(Elenco di ragionamento basato su scene)
________________________

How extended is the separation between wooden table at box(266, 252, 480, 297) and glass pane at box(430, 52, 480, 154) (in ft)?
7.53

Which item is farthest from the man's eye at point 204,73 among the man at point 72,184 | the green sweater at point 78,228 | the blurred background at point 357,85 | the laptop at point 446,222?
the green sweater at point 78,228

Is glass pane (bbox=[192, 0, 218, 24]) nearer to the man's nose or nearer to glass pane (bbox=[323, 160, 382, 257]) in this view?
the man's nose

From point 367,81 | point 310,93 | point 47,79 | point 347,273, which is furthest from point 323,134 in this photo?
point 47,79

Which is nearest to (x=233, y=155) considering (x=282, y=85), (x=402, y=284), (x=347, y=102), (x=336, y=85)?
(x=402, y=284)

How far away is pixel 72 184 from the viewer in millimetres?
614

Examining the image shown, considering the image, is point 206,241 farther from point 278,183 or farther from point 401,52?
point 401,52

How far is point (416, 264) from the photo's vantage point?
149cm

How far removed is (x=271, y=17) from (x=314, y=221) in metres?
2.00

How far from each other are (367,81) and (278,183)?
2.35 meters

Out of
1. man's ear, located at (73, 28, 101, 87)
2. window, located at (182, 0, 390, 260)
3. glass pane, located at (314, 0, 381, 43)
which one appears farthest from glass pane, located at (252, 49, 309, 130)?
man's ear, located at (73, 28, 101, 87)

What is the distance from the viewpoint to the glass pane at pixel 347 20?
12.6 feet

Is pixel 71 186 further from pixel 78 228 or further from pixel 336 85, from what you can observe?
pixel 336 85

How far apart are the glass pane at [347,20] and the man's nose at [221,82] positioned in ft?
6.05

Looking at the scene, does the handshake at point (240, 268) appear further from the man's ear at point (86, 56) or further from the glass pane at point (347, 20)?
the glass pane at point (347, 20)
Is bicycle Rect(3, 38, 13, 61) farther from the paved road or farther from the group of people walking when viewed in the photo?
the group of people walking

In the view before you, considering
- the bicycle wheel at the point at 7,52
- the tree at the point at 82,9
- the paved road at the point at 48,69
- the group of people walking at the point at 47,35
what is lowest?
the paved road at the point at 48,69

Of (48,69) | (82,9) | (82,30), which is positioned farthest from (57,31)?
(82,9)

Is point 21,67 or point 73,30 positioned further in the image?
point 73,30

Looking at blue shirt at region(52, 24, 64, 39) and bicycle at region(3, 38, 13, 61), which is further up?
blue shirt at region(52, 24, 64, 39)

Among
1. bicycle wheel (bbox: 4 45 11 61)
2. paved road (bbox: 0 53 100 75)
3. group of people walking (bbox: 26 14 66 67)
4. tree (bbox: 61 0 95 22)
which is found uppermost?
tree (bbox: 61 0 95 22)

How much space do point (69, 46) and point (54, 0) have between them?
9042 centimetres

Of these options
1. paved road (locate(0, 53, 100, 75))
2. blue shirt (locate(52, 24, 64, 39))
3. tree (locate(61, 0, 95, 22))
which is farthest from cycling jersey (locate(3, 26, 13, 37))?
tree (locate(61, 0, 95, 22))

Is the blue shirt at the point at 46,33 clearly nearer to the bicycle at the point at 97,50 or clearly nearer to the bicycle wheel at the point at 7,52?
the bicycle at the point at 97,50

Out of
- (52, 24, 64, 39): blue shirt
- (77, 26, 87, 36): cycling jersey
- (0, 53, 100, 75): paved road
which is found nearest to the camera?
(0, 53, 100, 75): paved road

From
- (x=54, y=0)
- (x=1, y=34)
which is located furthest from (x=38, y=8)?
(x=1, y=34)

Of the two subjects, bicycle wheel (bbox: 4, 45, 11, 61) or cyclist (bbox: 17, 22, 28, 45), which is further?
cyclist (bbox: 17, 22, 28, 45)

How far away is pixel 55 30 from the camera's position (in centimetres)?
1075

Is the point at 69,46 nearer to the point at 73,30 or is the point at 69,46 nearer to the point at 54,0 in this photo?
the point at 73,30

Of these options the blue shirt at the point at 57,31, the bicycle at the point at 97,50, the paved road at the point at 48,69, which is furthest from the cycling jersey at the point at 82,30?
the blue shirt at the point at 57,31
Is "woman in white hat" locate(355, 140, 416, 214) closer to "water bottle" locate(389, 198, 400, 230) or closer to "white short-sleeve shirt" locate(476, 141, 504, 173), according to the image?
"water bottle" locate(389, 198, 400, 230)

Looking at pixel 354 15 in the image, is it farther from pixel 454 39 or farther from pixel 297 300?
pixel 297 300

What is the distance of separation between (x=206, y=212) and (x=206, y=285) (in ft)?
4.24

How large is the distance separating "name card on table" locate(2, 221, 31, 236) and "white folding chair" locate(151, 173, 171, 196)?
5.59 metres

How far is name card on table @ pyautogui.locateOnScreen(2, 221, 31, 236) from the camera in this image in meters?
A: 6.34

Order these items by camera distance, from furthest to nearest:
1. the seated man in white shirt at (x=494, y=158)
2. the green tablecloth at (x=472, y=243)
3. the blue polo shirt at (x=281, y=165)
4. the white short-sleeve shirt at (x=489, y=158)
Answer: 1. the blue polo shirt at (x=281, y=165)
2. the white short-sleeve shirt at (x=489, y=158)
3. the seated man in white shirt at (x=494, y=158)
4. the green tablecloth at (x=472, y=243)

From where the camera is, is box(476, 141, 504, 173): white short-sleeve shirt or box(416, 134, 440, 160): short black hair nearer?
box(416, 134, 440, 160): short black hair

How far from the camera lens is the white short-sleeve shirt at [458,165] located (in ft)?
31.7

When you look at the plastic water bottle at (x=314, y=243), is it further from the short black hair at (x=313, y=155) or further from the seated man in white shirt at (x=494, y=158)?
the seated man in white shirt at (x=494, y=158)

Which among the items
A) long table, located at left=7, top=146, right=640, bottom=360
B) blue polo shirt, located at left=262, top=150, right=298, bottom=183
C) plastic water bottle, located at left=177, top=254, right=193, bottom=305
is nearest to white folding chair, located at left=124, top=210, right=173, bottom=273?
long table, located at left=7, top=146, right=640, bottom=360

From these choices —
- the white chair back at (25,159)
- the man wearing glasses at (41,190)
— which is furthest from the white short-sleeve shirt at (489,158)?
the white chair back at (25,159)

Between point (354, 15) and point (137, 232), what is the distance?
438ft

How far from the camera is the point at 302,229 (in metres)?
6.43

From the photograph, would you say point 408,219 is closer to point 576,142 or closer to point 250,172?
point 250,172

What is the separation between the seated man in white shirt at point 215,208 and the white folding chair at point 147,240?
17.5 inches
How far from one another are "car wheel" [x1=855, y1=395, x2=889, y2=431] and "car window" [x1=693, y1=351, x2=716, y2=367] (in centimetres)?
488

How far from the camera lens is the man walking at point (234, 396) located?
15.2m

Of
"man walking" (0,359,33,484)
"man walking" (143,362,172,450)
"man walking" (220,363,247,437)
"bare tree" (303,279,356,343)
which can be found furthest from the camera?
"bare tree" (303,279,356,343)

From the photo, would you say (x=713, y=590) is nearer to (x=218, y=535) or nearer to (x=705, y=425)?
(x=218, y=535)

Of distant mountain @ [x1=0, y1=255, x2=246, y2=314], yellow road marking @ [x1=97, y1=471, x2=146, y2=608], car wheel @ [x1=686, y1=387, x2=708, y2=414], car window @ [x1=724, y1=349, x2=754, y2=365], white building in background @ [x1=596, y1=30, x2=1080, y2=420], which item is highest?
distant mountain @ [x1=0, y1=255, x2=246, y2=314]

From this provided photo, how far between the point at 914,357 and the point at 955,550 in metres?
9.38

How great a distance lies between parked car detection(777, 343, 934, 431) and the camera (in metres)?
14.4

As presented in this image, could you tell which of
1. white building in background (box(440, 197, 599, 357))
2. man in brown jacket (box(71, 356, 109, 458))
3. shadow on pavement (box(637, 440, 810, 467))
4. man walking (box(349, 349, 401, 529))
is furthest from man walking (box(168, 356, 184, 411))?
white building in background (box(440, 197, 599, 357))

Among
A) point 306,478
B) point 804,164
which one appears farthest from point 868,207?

________________________

Istruzioni del compito
Per favore, riscrivi senza alcuna modifica le righe dell'elenco qui sopra, dalla riga che contiene "From this provided" fino alla fine dell'elenco, entrambe le estremità incluse.

Soluzione
From this provided photo, how far between the point at 914,357 and the point at 955,550 in metres?
9.38

How great a distance lies between parked car detection(777, 343, 934, 431) and the camera (in metres)?
14.4

As presented in this image, could you tell which of
1. white building in background (box(440, 197, 599, 357))
2. man in brown jacket (box(71, 356, 109, 458))
3. shadow on pavement (box(637, 440, 810, 467))
4. man walking (box(349, 349, 401, 529))
is furthest from man walking (box(168, 356, 184, 411))?
white building in background (box(440, 197, 599, 357))

Among
A) point 306,478
B) point 804,164
which one appears farthest from point 868,207?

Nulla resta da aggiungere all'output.